Speaking of visiting, I visited the Jasper County Historical Society Museum last night (Tuesday) to attend their monthly business meeting. One of the announcements was that the historical society would be adding to its collection of buildings on the Fair Grounds. It will be a small addition, and it will be nonfunctional, but it will represent something that was an essential part of life in the early days of the county and because of its importance--pity the home without one--it deserves to be represented. Yup, there will be an outhouse added to the collection. As I said, it will be non-functional and locked to prevent anyone from trying to use it. Of course, most young people probably would not know how to use it. I remember that almost fifty years ago, when I was working a summer job at a camp that catered to rich kids from the northern suburbs of Chicago, that even then some of the kids were amazed when they saw a real outhouse. Far more kids today must be unaware of how bathroom needs used to be met.

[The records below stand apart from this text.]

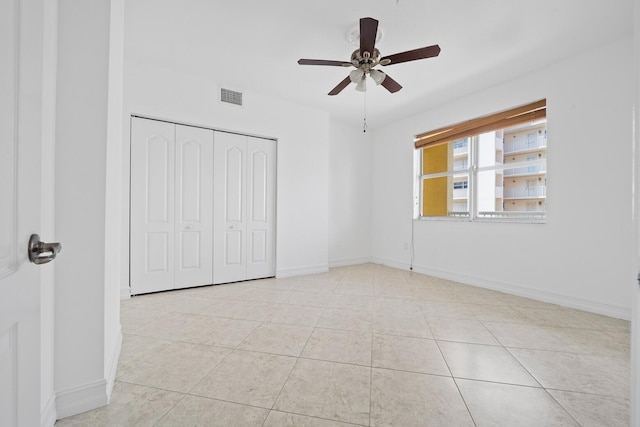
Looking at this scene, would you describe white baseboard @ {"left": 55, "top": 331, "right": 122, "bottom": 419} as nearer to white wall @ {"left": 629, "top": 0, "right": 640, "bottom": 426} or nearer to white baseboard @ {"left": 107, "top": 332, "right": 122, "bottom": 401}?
white baseboard @ {"left": 107, "top": 332, "right": 122, "bottom": 401}

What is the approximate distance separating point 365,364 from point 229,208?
2832mm

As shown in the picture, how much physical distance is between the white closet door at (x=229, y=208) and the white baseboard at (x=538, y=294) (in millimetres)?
3098

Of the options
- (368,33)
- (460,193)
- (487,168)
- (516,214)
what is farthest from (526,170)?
(368,33)

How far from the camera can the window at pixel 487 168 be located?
3.47 m

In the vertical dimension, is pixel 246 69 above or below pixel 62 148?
above

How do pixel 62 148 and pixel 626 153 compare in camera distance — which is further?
pixel 626 153

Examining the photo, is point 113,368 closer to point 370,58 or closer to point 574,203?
point 370,58

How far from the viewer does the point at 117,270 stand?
6.03ft

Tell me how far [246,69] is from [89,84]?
2365 millimetres

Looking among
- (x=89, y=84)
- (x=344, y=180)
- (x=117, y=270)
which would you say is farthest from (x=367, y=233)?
(x=89, y=84)

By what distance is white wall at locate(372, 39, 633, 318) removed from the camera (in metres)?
2.71

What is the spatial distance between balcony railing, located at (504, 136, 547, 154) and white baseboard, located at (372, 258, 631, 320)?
5.91ft

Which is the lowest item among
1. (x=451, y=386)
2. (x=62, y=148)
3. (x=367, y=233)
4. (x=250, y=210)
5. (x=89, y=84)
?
(x=451, y=386)

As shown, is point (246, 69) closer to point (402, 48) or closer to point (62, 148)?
point (402, 48)
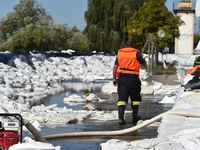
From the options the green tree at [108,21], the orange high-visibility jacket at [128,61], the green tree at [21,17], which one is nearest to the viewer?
the orange high-visibility jacket at [128,61]

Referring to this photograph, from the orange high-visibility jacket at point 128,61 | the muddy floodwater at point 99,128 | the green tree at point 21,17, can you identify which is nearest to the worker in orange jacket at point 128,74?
the orange high-visibility jacket at point 128,61

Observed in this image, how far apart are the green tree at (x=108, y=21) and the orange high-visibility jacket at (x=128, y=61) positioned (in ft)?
131

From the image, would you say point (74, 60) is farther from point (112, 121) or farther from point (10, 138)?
point (10, 138)

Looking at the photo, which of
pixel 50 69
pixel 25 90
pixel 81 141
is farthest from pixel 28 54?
pixel 81 141

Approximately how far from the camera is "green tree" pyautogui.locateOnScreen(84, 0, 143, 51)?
48656mm

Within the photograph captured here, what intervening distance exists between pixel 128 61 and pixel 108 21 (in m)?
42.2

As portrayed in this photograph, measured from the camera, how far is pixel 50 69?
87.6ft

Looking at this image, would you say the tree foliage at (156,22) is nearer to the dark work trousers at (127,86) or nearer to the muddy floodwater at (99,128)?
the muddy floodwater at (99,128)

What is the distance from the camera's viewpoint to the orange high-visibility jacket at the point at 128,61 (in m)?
Result: 8.18

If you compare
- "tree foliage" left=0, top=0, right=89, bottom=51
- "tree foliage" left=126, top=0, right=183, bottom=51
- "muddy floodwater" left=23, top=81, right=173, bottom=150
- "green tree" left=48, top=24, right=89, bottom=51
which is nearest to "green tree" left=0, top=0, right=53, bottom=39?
"tree foliage" left=0, top=0, right=89, bottom=51

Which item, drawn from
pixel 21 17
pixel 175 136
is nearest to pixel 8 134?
pixel 175 136

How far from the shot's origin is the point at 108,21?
49969 millimetres

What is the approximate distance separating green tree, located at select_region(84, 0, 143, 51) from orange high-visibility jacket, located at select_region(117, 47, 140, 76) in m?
39.8

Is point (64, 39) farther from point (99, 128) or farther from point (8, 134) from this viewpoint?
point (8, 134)
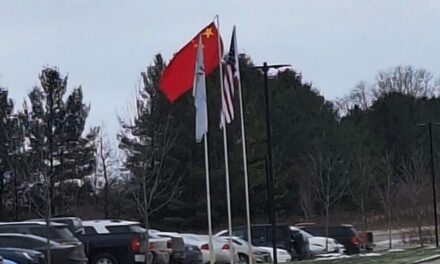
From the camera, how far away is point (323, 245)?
43125 millimetres

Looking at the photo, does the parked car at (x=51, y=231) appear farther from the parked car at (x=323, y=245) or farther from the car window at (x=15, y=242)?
the parked car at (x=323, y=245)

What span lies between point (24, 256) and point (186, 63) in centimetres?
637

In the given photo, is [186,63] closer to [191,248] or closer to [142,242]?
[142,242]

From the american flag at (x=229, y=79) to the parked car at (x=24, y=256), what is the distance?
5.59 metres

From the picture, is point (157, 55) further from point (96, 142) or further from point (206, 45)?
point (206, 45)

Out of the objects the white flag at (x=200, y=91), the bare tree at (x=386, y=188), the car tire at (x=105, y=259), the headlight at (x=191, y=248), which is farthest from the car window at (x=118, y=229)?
the bare tree at (x=386, y=188)

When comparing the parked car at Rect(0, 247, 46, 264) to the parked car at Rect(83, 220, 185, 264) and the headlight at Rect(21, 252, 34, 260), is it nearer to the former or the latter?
the headlight at Rect(21, 252, 34, 260)

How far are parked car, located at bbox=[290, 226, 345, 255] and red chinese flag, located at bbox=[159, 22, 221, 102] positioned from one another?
63.8 feet

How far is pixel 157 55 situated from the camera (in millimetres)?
65000

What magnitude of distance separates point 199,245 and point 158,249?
405 cm

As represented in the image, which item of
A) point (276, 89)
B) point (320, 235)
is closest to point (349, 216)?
point (276, 89)

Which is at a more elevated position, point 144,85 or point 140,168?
point 144,85

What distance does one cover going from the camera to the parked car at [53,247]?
87.2 feet

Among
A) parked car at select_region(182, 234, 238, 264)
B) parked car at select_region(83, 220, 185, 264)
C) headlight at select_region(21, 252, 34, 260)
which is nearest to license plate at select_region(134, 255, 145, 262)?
parked car at select_region(83, 220, 185, 264)
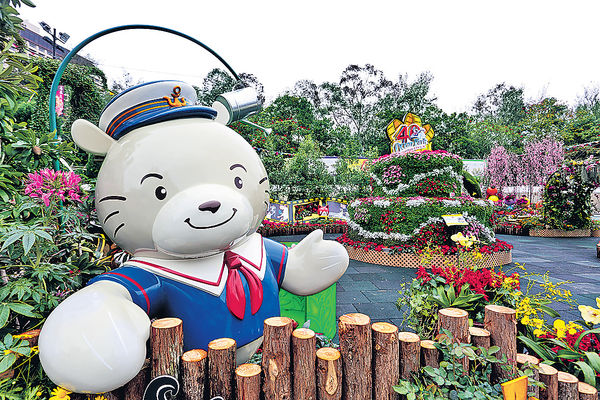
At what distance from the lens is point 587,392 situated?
167 cm

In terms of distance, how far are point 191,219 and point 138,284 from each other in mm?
451

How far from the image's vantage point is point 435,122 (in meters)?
30.3

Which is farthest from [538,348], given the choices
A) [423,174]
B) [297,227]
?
[297,227]

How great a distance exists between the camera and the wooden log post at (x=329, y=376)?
62.3 inches

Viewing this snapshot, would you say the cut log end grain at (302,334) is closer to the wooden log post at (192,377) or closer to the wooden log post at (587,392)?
the wooden log post at (192,377)

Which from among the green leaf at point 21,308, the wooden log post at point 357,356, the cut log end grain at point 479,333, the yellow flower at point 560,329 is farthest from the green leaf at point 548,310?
the green leaf at point 21,308

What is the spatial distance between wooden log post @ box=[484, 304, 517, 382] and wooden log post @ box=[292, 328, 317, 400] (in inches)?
39.8

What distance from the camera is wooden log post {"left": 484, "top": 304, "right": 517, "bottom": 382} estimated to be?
5.72 ft

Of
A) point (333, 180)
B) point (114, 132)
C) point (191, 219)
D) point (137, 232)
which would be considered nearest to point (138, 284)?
point (137, 232)

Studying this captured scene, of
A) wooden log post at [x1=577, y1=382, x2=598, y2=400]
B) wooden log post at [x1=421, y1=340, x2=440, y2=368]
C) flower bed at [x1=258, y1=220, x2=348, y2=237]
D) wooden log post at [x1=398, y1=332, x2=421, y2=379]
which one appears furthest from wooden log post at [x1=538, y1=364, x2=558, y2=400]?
flower bed at [x1=258, y1=220, x2=348, y2=237]

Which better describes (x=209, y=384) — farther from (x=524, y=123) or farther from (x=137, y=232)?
(x=524, y=123)

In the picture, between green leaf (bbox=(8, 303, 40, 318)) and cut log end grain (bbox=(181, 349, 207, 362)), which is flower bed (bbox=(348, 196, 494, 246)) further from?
green leaf (bbox=(8, 303, 40, 318))

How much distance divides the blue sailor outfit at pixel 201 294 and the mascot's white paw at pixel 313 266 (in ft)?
1.59

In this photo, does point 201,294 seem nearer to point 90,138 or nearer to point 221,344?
point 221,344
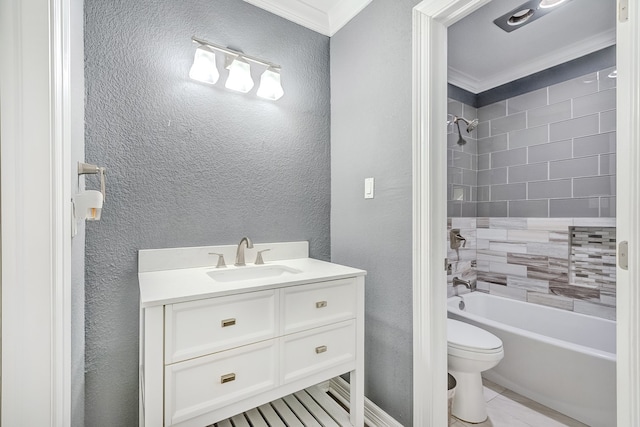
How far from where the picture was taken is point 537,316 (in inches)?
92.3

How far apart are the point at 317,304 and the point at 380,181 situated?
2.35 feet

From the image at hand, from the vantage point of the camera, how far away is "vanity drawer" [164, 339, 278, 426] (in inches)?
39.7

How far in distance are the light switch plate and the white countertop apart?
0.43 meters

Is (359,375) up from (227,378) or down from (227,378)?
down

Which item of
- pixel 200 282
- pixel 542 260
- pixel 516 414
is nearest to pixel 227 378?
pixel 200 282

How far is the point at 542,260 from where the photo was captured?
2.35m

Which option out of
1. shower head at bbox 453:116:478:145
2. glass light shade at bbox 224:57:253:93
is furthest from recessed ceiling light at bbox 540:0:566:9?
glass light shade at bbox 224:57:253:93

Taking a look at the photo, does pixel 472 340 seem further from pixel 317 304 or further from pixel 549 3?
pixel 549 3

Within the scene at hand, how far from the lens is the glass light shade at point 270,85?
5.47ft

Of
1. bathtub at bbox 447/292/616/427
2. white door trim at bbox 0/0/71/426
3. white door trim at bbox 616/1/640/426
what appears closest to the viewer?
white door trim at bbox 0/0/71/426

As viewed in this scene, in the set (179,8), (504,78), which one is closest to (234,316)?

The speaker for the evening was Dave Zeltwanger from Francesville who runs a business called DK & Sons, LLC. He does a lot of masonry construction and restoration and one of the projects he either has done or will do work for the Embers event hall. His basic message was that it is dangerous and foolhardy to combine old and new masonry techniques. Bricks made in the 19th century were fired at lower temperature than those today and absorb more water. (The only company that still makes bricks the old way is in Indiana, the Colonial Brick Company.) They were held together with lime mortar, a technology that goes back several thousand years. In the late 19th century Portland cement was invented and it works well with modern bricks, which are fired at a higher temperature and are less porous than the older bricks.
Mr Zeltwanger talked at some length about a renovation project gone bad at the Catholic church in North Judson. Twenty or thirty years ago a contractor repaired and renewed the exterior of the church by sandblasting the brick and replacing crumbling lime mortar with Portland cement mortar. The results looked great for about twenty years, but then the parishioners began to notice problems. Bricks were breaking. The problem was that the bricks absorbed water that was trapped because the new mortar was less permeable than the old, and the freeze-thaw cycles were cracking the bricks. There is really no easy remedy except to watch for problems and repair them as they occur.
Since repairs of this kind were not common until fairly recently and because inappropriate repairs can take decades to reveal themselves, the problems that mixing old and new masonry were not generally known back when the repairs in North Judson were done.
Did you know that Indiana limestone is the highest quality limestone in the U.S.? Weathering will remove about 1/16 of an inch per century. (There are buildings in St. Paul built from local limestone and they have weathered a lot more than 1/16 of an inch in a century. But in Minnesota the stone of choice is granite, such as Morton Gneiss, used in this building that was kitty-corner from my father's drug store in the 1950s.)
In other news from the meeting, the society is still looking for recipes and recipe-related stories of ancestors for a cook book that they want to publish this fall. They are also planning a Spring Tea.
You are a good chronicler. The presentation was quite good and informative.